[Opening SUPPLIED ENTRIES section]

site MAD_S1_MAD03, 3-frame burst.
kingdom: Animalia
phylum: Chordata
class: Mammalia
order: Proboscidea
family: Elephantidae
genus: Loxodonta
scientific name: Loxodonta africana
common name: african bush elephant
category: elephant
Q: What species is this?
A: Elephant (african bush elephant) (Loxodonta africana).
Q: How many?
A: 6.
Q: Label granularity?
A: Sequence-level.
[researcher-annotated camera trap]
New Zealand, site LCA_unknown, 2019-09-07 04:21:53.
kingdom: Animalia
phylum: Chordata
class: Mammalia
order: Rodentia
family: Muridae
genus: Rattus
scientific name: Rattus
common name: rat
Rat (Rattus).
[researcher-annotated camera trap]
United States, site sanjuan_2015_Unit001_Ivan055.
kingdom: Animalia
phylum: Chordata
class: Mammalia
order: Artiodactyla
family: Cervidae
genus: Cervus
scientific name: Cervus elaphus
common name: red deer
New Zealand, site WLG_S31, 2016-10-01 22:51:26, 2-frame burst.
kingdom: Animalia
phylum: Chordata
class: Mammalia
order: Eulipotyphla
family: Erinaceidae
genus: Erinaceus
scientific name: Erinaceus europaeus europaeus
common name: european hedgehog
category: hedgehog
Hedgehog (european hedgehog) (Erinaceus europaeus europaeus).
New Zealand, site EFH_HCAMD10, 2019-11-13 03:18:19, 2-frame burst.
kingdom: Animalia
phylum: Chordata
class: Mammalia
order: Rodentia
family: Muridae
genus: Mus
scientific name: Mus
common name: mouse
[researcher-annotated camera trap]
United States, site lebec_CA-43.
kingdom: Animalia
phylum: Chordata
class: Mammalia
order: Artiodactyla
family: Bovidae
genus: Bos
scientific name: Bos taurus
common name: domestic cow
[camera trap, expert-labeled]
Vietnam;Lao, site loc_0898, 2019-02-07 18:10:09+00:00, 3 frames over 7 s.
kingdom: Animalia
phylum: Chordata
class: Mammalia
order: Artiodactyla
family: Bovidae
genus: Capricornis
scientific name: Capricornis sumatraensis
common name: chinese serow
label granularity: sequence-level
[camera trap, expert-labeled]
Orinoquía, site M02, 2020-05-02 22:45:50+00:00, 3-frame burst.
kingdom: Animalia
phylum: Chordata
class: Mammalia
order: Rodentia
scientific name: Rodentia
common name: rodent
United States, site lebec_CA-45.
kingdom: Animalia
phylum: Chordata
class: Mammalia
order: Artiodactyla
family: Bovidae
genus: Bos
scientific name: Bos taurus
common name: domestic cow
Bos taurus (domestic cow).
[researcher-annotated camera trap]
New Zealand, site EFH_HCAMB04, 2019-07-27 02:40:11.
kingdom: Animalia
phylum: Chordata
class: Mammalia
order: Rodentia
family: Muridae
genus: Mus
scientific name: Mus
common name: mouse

[Closing SUPPLIED ENTRIES section]

**WORK INSTRUCTION:**
Search the records for the word "level" and copy out every line that holds it.

**ANSWER TO THIS EXERCISE:**
A: Sequence-level.
label granularity: sequence-level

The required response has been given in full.